_Material for the task:_
################

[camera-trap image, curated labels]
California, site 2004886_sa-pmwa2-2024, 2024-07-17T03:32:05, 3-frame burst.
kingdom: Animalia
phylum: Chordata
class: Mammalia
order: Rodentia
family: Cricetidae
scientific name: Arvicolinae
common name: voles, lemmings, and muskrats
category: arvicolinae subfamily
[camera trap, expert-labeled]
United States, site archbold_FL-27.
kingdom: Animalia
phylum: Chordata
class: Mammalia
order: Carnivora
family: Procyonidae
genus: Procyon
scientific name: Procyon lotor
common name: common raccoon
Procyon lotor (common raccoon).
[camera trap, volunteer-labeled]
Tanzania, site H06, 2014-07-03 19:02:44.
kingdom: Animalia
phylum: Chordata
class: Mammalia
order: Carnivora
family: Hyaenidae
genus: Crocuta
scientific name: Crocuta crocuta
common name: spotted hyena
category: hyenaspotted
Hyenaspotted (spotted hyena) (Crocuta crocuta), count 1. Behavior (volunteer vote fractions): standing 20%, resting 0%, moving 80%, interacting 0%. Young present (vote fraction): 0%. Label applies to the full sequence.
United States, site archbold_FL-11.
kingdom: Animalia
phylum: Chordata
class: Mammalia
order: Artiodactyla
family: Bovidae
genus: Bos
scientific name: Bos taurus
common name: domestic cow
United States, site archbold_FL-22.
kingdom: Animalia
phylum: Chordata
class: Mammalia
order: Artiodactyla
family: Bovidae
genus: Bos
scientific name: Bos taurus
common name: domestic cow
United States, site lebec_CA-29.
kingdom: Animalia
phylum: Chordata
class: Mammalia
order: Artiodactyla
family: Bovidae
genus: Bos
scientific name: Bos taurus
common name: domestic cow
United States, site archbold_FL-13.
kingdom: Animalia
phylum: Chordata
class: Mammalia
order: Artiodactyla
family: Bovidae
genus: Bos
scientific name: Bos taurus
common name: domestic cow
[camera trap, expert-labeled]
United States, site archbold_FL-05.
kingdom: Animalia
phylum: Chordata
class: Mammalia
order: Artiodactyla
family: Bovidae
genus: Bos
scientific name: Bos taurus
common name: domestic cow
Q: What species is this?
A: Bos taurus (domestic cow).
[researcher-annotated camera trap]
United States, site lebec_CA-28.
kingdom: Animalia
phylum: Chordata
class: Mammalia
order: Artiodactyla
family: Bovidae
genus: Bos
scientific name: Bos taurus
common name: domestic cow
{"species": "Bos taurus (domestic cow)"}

################

_Problem details:_ All of the material above should be set down again, unaltered.

_Solution:_
[camera-trap image, curated labels]
California, site 2004886_sa-pmwa2-2024, 2024-07-17T03:32:05, 3-frame burst.
kingdom: Animalia
phylum: Chordata
class: Mammalia
order: Rodentia
family: Cricetidae
scientific name: Arvicolinae
common name: voles, lemmings, and muskrats
category: arvicolinae subfamily
[camera trap, expert-labeled]
United States, site archbold_FL-27.
kingdom: Animalia
phylum: Chordata
class: Mammalia
order: Carnivora
family: Procyonidae
genus: Procyon
scientific name: Procyon lotor
common name: common raccoon
Procyon lotor (common raccoon).
[camera trap, volunteer-labeled]
Tanzania, site H06, 2014-07-03 19:02:44.
kingdom: Animalia
phylum: Chordata
class: Mammalia
order: Carnivora
family: Hyaenidae
genus: Crocuta
scientific name: Crocuta crocuta
common name: spotted hyena
category: hyenaspotted
Hyenaspotted (spotted hyena) (Crocuta crocuta), count 1. Behavior (volunteer vote fractions): standing 20%, resting 0%, moving 80%, interacting 0%. Young present (vote fraction): 0%. Label applies to the full sequence.
United States, site archbold_FL-11.
kingdom: Animalia
phylum: Chordata
class: Mammalia
order: Artiodactyla
family: Bovidae
genus: Bos
scientific name: Bos taurus
common name: domestic cow
United States, site archbold_FL-22.
kingdom: Animalia
phylum: Chordata
class: Mammalia
order: Artiodactyla
family: Bovidae
genus: Bos
scientific name: Bos taurus
common name: domestic cow
United States, site lebec_CA-29.
kingdom: Animalia
phylum: Chordata
class: Mammalia
order: Artiodactyla
family: Bovidae
genus: Bos
scientific name: Bos taurus
common name: domestic cow
United States, site archbold_FL-13.
kingdom: Animalia
phylum: Chordata
class: Mammalia
order: Artiodactyla
family: Bovidae
genus: Bos
scientific name: Bos taurus
common name: domestic cow
[camera trap, expert-labeled]
United States, site archbold_FL-05.
kingdom: Animalia
phylum: Chordata
class: Mammalia
order: Artiodactyla
family: Bovidae
genus: Bos
scientific name: Bos taurus
common name: domestic cow
Q: What species is this?
A: Bos taurus (domestic cow).
[researcher-annotated camera trap]
United States, site lebec_CA-28.
kingdom: Animalia
phylum: Chordata
class: Mammalia
order: Artiodactyla
family: Bovidae
genus: Bos
scientific name: Bos taurus
common name: domestic cow
{"species": "Bos taurus (domestic cow)"}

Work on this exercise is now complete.